━━ Fragmento del relato

Pero en general me han gustado, con esa similitud con la vida donde las cosas aparecen por sorpresa, nada parece tener sentido y la violencia está de fondo como el rumor de un frigorífico estropeado.
Bueno.
—Ojalá lo hayan hecho papilla —había dicho Matilde mientras recogía los platos sucios del almuerzo bajo el toldo de nailon azul en las afueras del mercado—. ¿Cómo permite Dios que existan basuras así, no le parece, maestro? De aquí ya los sacamos a todos, pero a todos.
El maestro la miró con indulgencia, movió apenas la cabeza de un lado para otro.
—No todos son tan malos.
En la boca de Matilde se produjo una pequeña explosión de aire.
—Usted qué sabe, maestro. ¿Los conoce, pues?
El maestro estaba observando los incisivos, los colmillos blancos, las encías color coral, los labios de la joven. Le pareció que, por el momento, era mejor guardar silencio. Dio un trago de su limonada, miró su reloj —un Cartier chino.
—¿Ya se va?
El maestro se puso de pie.
—Tengo que irme. —Extendió la mano—. Mucho gusto. Saludos a su tía, por favor.
Matilde se acercó, mientras, en voz baja, le corregía: «Es mi tía abuela». Le dio un beso en la mejilla. El maestro lo recibió con sorpresa.
—¿Y cuándo va a regresar?
El miércoles siguiente el maestro volvió a tomar el almuerzo en el puesto de Matilde en las afueras del mercado. Como por tácito acuerdo, no hablaron del fin de semana; había sido un tiempo inexistente. Pero hablaron de muchas otras cosas: el uno quería saberlo todo acerca de la otra, y viceversa. Con su odio intenso por los mareros, la droga y la pobreza, Matilde era una chica bastante corriente. Se había convertido al evangelismo, como el resto de su familia. Su sueño era mudarse a la capital (que estaba sólo a una hora en autobús), donde, si tenía suerte, abriría una tienda de ropa
para mujer. El maestro dijo que le parecía una excelente idea. Había que hacer, tal vez, un plan.

━━━━
━━ Datos guardados

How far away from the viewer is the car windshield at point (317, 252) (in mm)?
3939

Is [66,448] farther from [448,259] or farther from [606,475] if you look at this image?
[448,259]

━━━━

Consigna A: En el relato sobre Matilde y el maestro, ¿cuál era el sueño de Matilde?
Consigna B: Sigue con el relato sobre Matilde y el maestro a partir de su última frase.
Estos datos vienen de otra fuente.

Respuesta A: Mudarse a la capital y, si tenía suerte, abrir una tienda de ropa para mujer.

Respuesta B:
Matilde quería saber en dónde daba clases el maestro. Además de la escuela de secundaria en la zona 18 trabajaba —él le contó— dando talleres literarios, de lectura y escritura, los jueves por la mañana en un correccional para menores. No era la clase de trabajo que había imaginado cuando estudió magisterio, pero ahora comenzaba a gustarle más que la enseñanza tradicional. ¿Dónde estaba ese correccional?, preguntó Matilde. Parecía indignada. En Pínula, dijo él. San José. Hacia Palència. Bien bonito el lugar, dijo. Una hondonada. Un edificio que parecía una escuela, rodeado de un campo y unos pinos.
Matilde no se mostró muy interesada en la topografía. Deberían estar —dijo— en el infierno.
—¿El Infierno? Esa es una prisión para mayores.
—No. Yo digo el otro, el de verdad.
—Yo creo que el infierno, si existe, va a dejar de existir. En el poder de Dios está.
—¿Está loco? ¿Usted defiende a esos criminales?
—No. Pero algunos de esos patojos no han cumplido los diez años. Viven como en un campo de concentración, rodeados de alambradas, observados desde torres de vigilancia. Prisioneros.
—¿Y qué? Son criminales.
El maestro reprimió sin esfuerzo el impulso de darle a Matilde una lección de humanidad. Los criminales se hacen, rara vez nacen, y la miseria, la sordidez en que crecían esos muchachos podría ayudar a explicar su mentalidad antisocial, sus crímenes —dijo.
Matilde se alejó del puesto para vaciar un bote de basura —dejó caer los contenidos en una alcantarilla abierta. El maestro tomó un Nuestro Diario, abandonado sobre una mesa, lo abrió.